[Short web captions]

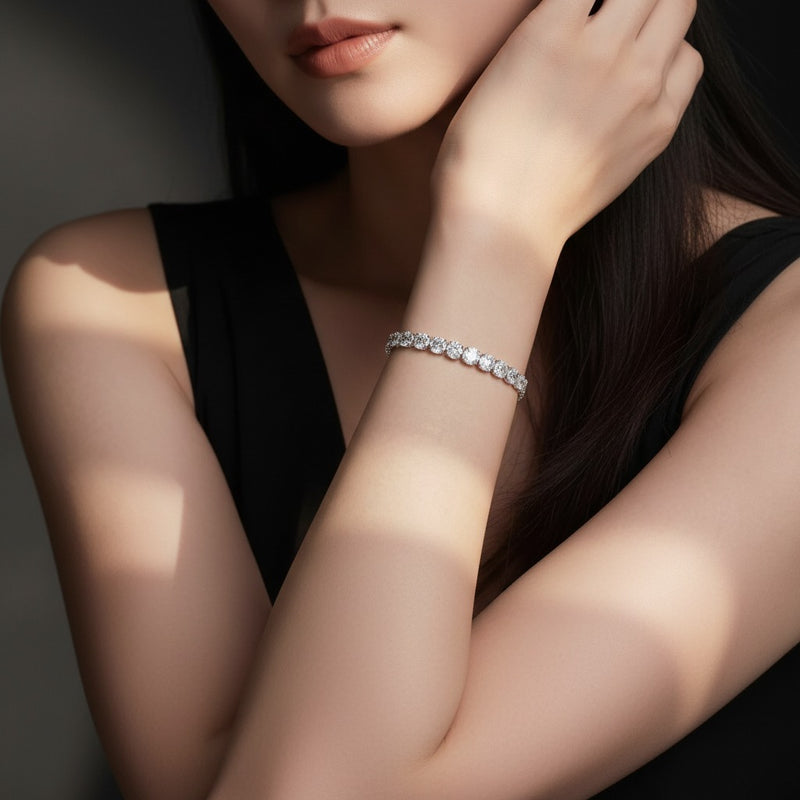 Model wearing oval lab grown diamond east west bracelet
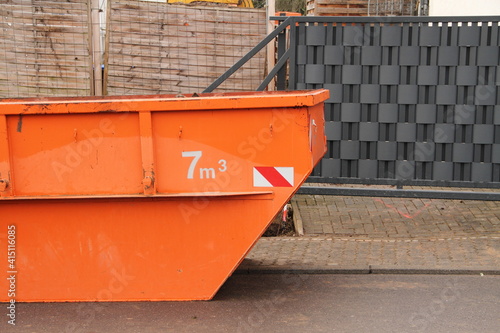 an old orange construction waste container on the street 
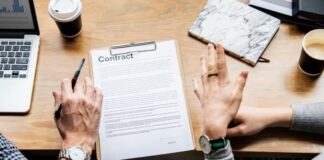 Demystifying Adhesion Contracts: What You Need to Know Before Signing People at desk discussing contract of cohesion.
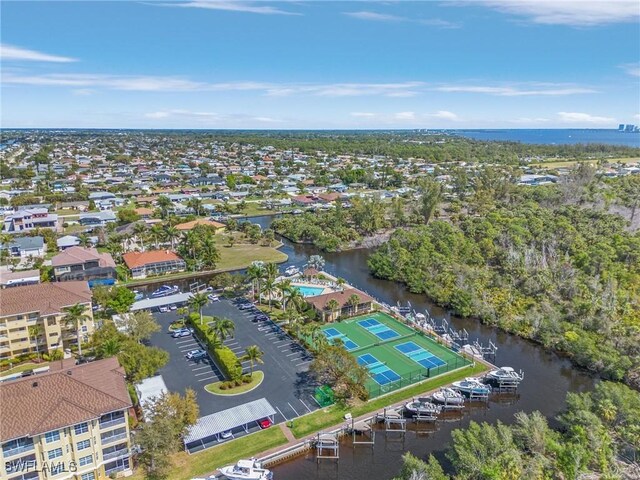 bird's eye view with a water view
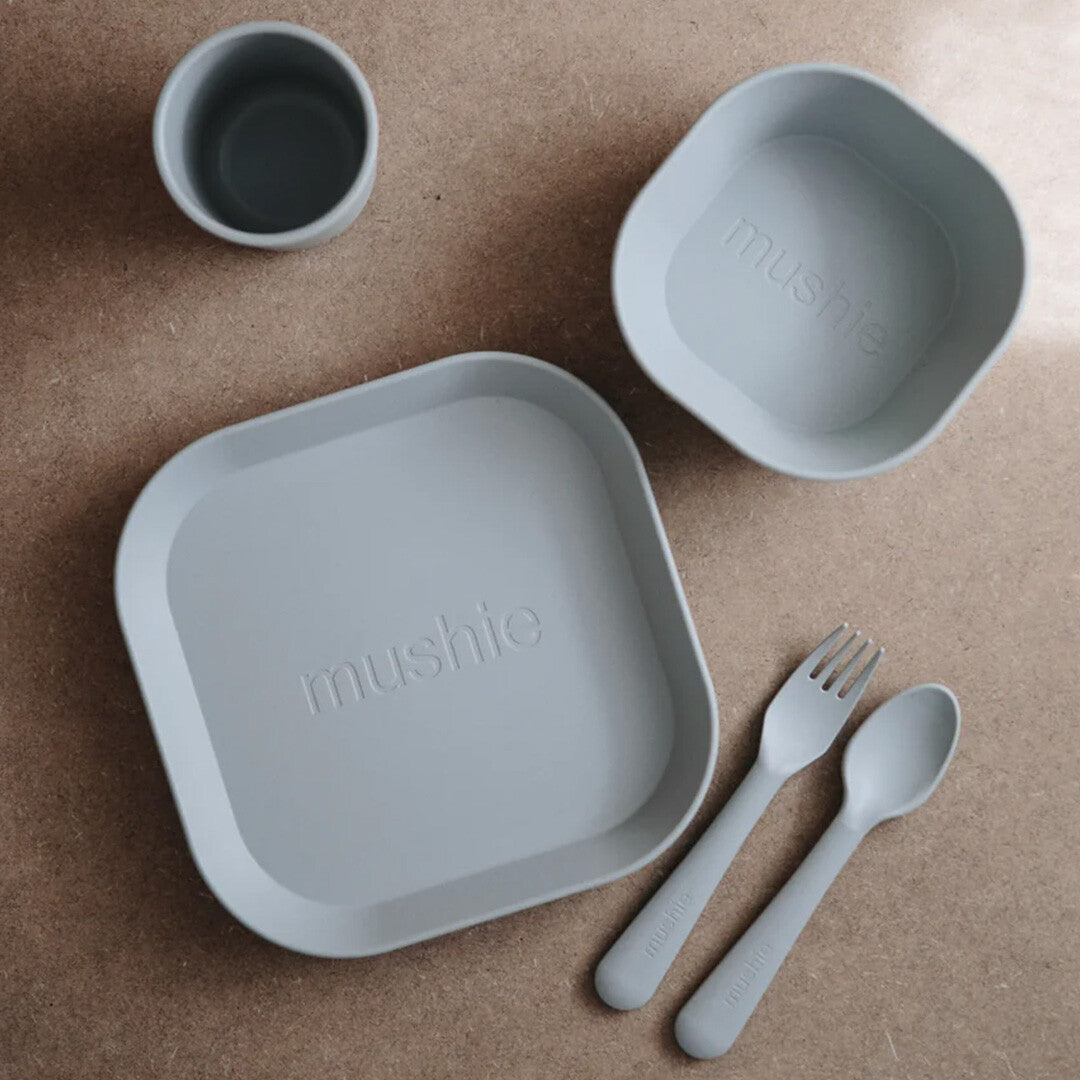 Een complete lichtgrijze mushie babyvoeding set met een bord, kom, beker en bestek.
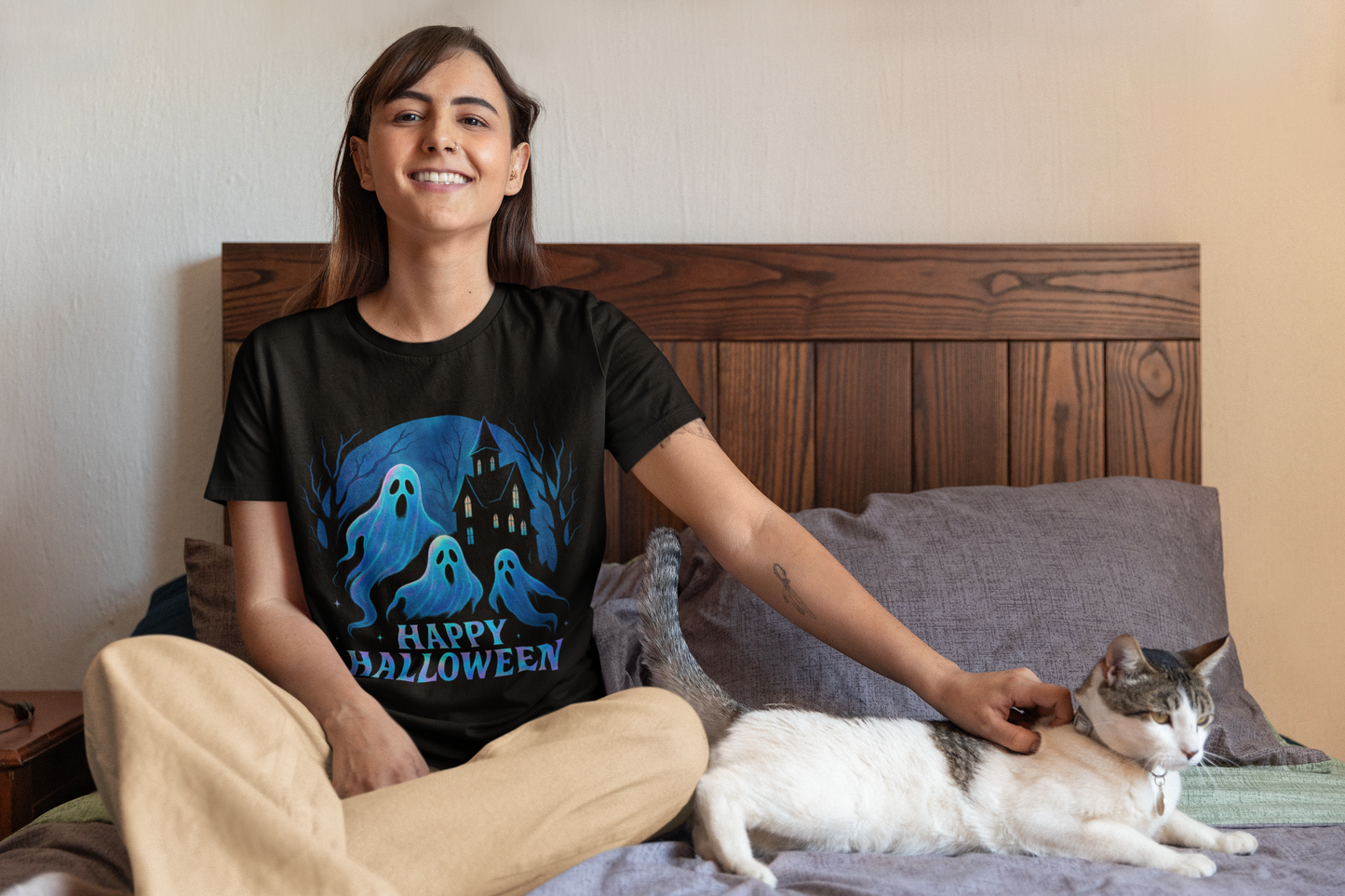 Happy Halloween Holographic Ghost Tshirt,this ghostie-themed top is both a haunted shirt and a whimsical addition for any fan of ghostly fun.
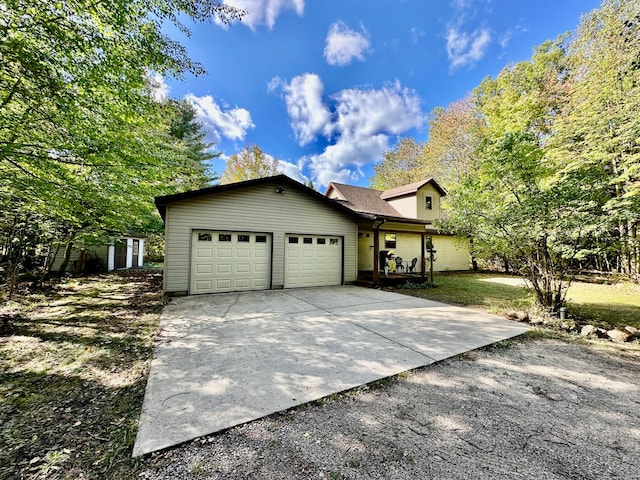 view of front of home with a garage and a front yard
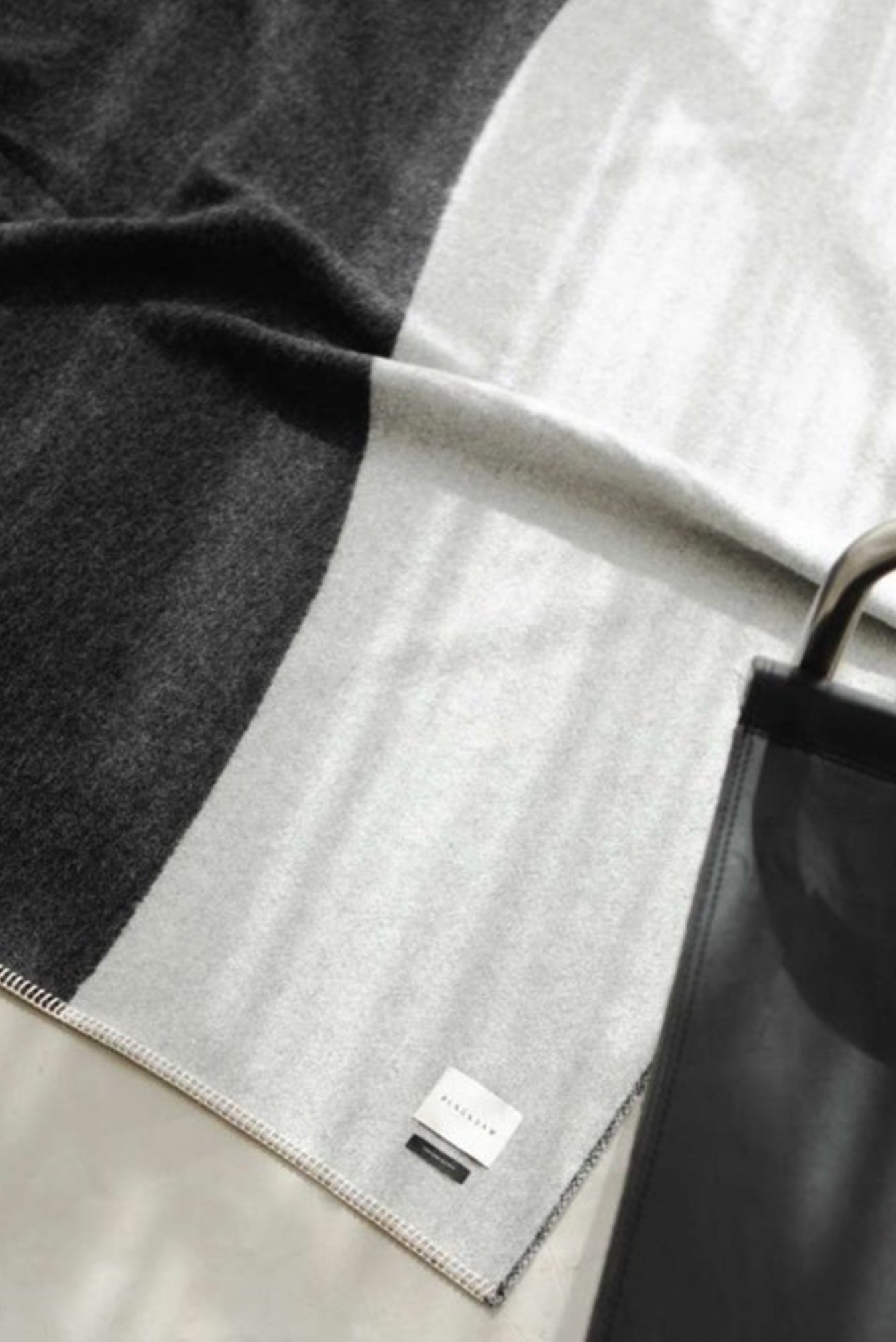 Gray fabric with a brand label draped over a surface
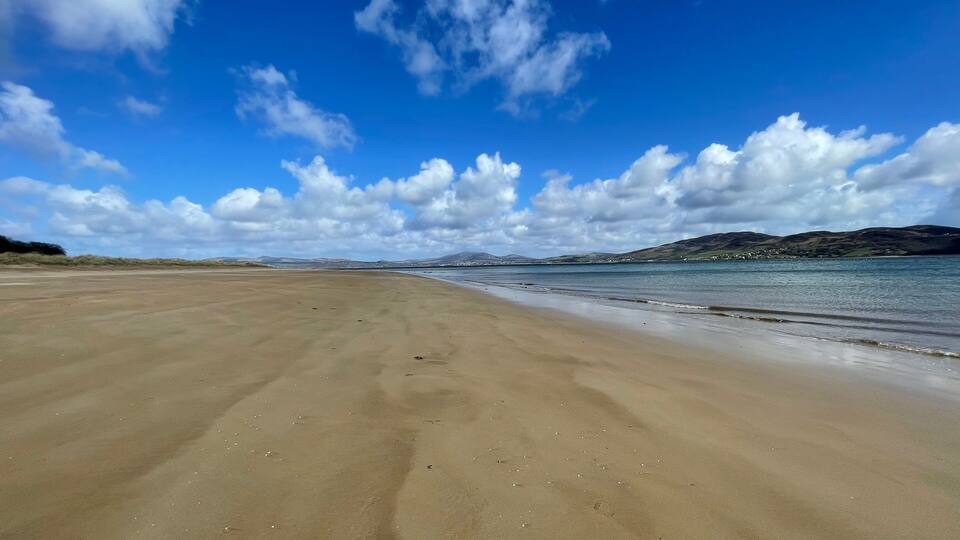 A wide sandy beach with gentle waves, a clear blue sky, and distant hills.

Exercise instructions ->
In the answer, the data should reappear exactly, with no pictures.

Task solution ->
 Model wearing oval lab grown diamond east west bracelet
 an old orange construction waste container on the street 
 Demystifying Adhesion Contracts: What You Need to Know Before Signing People at desk discussing contract of cohesion.
 bird's eye view with a water view
 Een complete lichtgrijze mushie babyvoeding set met een bord, kom, beker en bestek.
 Happy Halloween Holographic Ghost Tshirt,this ghostie-themed top is both a haunted shirt and a whimsical addition for any fan of ghostly fun.
 view of front of home with a garage and a front yard
 Gray fabric with a brand label draped over a surface
 A wide sandy beach with gentle waves, a clear blue sky, and distant hills.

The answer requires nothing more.